Le procès de M. Kenyatta devait s'ouvrir mercredi, mais la CPI en avait reporté l'ouverture fin janvier, après que la procureure Fatou Bensouda avait demandé un délai de trois mois, affirmant ne plus avoir suffisamment de preuves après le retrait de deux témoins.

L'un d'eux avait admis avoir livré un faux témoignage concernant, selon des informations collectées par l'AFP, une réunion qui aurait eu lieu entre M. Kenyatta et des membres du principal groupe criminel du Kenya, les Mungikis.

Uhuru Kenyatta, 52 ans, est poursuivi pour des crimes contre l'humanité commis lors des violences de 2007-2008 qui avaient fait plus de 1.000 morts et plus de 600.000 déplacés.

Il ne s'agit pas du premier contre-temps dans la procédure contre le président kényan, son procès ayant déjà été reporté à de nombreuses reprises. Les questions d'intimidation de témoins et de faux témoignages ont elles aussi déjà été mises sur la table à plusieurs reprises.

L'accusation veut que la chambre juge que le Kenya n'a pas coopéré avec l'enquête, refusant notamment de pourvoir des extraits des finances de M. Kenyatta qui pourraient prouver qu'il a financé les violences, selon l'accusation.

Benjamin Gumpert, du bureau du procureur, a assuré que l'enquête était bloquée et que l'accusation avec besoin de ces extraits financiers. 

La chance d'obtenir des éléments de preuves efficaces sans ces données est "minime", a ajouté M. Gumpert.

Pour Steven Kay, la demande de l'accusation était un "exercice de transfert du blâme vers le gouvernement kényan". 

Le procureur, Fatou Bensouda, assure, elle, que : "le gouvernement de Kenyatta continue de contrecarrer les efforts de l'accusation pour obtenir des informations qui pourraient éclaircir les accusations contenues dans ce dossier".

William Ruto est poursuivi pour des faits similaires mais se trouvait dans le camp opposé à celui de M. Kenyatta à l'époque des faits.
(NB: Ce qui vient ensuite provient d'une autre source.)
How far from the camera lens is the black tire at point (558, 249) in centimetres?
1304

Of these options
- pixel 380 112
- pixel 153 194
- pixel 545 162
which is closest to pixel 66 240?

Les deux hommes sont maintenant alliés politiques et ont été élus en 2013 sur un ticket commun.

MM. Kenyatta et Ruto ont promis de coopérer avec la CPI, mais se sont aussi plaints que leurs procès, qui les obligent à se déplacer aux Pays-Bas, handicapent leur gestion du pays, et notamment la lutte contre les combattants islamistes en Somalie.